The LA Times ran the story this week about the FDIC seeking damages against three officers of the now-defunct IndyMac Bank.
"When the Federal Deposit Insurance Corp. seized Pasadena housing lender IndyMac Bank four years ago, the scene resembled the grim bank failures of the 1930s.
"Panicked depositors, seeking to reclaim their money, lined up outside branches of the big savings and loan, whose collapse under the weight of soured mortgage and construction loans helped usher in the financial crisis and biggest economic downturn since the Great Depression.
"As those memories fade, the government's effort to reclaim losses stemming from the financial debacle grinds on, with one IndyMac case winding up this week before a federal jury in Los Angeles.
"The civil lawsuit seeks damages from three former IndyMac executives, accusing them of negligence in approving 23 loans that developers and home builders never repaid, costing the bank almost $170 million.
"The executives approved ill-advised loans because they earned bonuses for beefing up lending to developers and builders, said Patrick J. Richard, a lawyer representing the FDIC."And what do the defendants say?

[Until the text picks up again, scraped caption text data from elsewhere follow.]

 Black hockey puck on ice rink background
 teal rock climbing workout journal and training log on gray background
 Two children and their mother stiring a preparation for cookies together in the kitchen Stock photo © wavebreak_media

"This case," defense attorney Damian J. Martinez said in his opening statement Wednesday, "is about the government evaluating these loans with 20/20 hindsight after the greatest recession we've had since the Depression in the 1930s."It's a story worth noting because the FDIC, read here "us taxpayers," will never recoup the kind of money it has cost to rescue IndyMac. But the folks on trial should be thankful they don't live in China, crooked executives get a bullet in the head.